▶ **Text for analysis**
....
Eva Mirabal (Eah Ha Wa)

Eva Mirabal (Eah Ha Wa) had the ability to translate everyday events into scenes of warmth and seminaturalistic beauty. She was an unintentional portraitist, achieving character with a few deft lines. In miniature pattern, she was exceedingly skilled. Animals, genre, and the less formal ceremonials were her favorite subjects.

Dorothy Dunn, American Indian Painting (1968)

Born on ancestral land at Taos Pueblo, Eva Mirabal was called, Eah Ha Wa, which means Fast Growing Corn in the Tiwa language. Through visitors to the small village and the interrationships with the different cultures in the Taos community, young Eva learned of a world beyond the Pueblo. Her parents had sat as models for such European-trained artists as the Russian painter Nicolai Fechin and painter and printmaker Joseph Imhof. Their paintings and prints evidently influenced Eva early on. She made her debut as an artist at age 10 when a Chicago art gallery included her work in an exhibition.

In the mid-1930s Eva began studying art at the Santa Fe Indian School. Dorothy Dunn, the director of art education, had opened The Studio School in fall 1932. It was the first institution to emphasize painting studies for Indian students. Trained in art education at the Art Institute of Chicago, Dunn taught the basic fundamentals of painting. She advocated the “Studio Style” of painting, a flat style similar to the “Oriental” works by Japanese printmakers. Dunn drew her inspiration from the early 20th-century San Ildefonso painters as LIKE Julian Martinez and Alfonso Roybal. The way they painted became the style of painting that she advocated. Using gouache (opaque watercolors) or tempera, her students learned to paint flat areas of color outlined or defined by a darker tone. Dunn promoted subject matter derived from her students’ cultural traditions, and encouraged them to utilize designs from the Pueblo murals and pottery painting, Plains hide paintings and rock art of their ancestors.
....
▶ **Provided data**
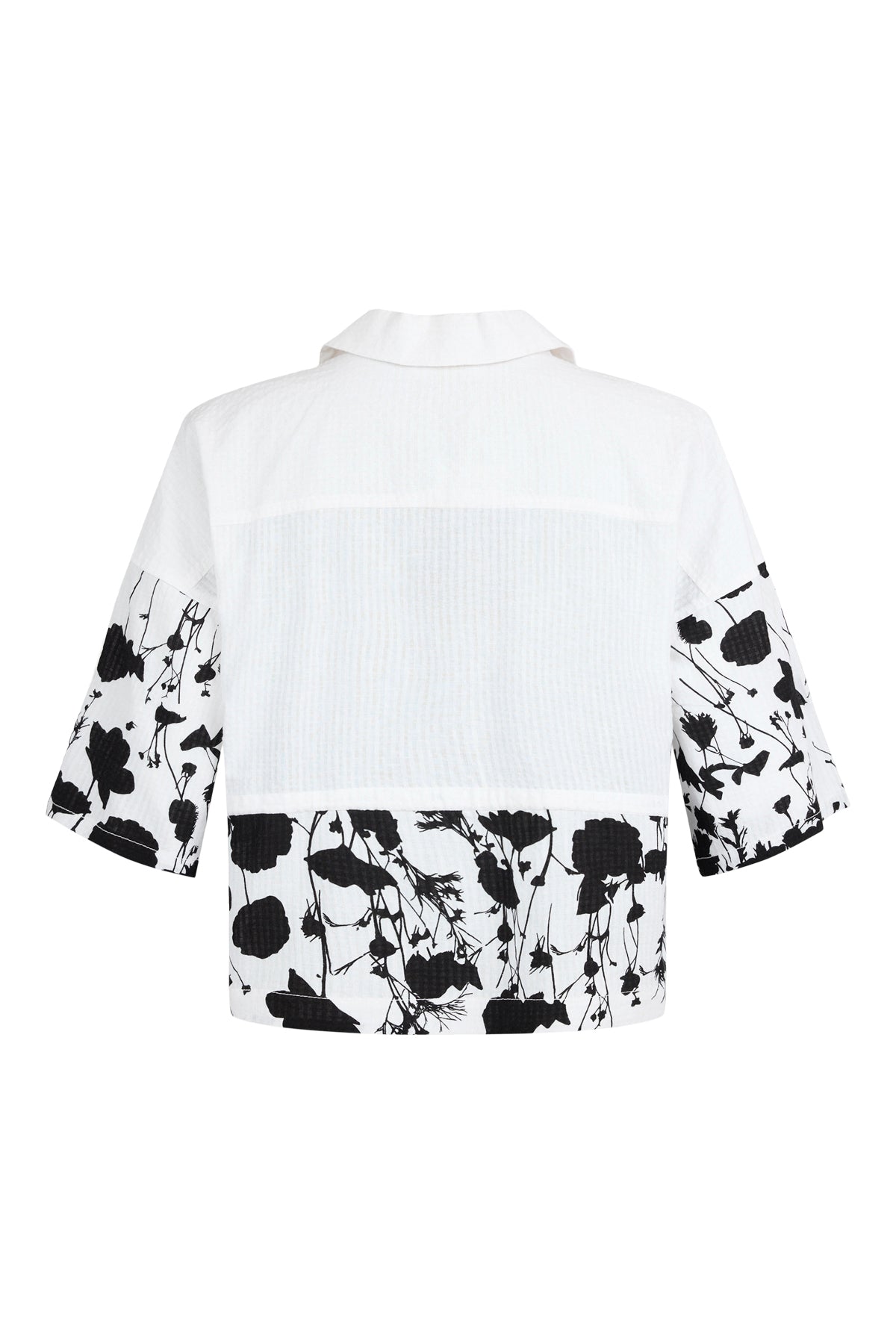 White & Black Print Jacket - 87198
....
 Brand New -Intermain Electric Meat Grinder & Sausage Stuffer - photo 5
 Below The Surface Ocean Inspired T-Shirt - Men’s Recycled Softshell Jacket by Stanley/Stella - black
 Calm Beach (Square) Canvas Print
....
▶ **Assignment**
According to the text on Eva Mirabal, what does her name Eah Ha Wa mean in the Tiwa language?

▶ **Written response**
Fast Growing Corn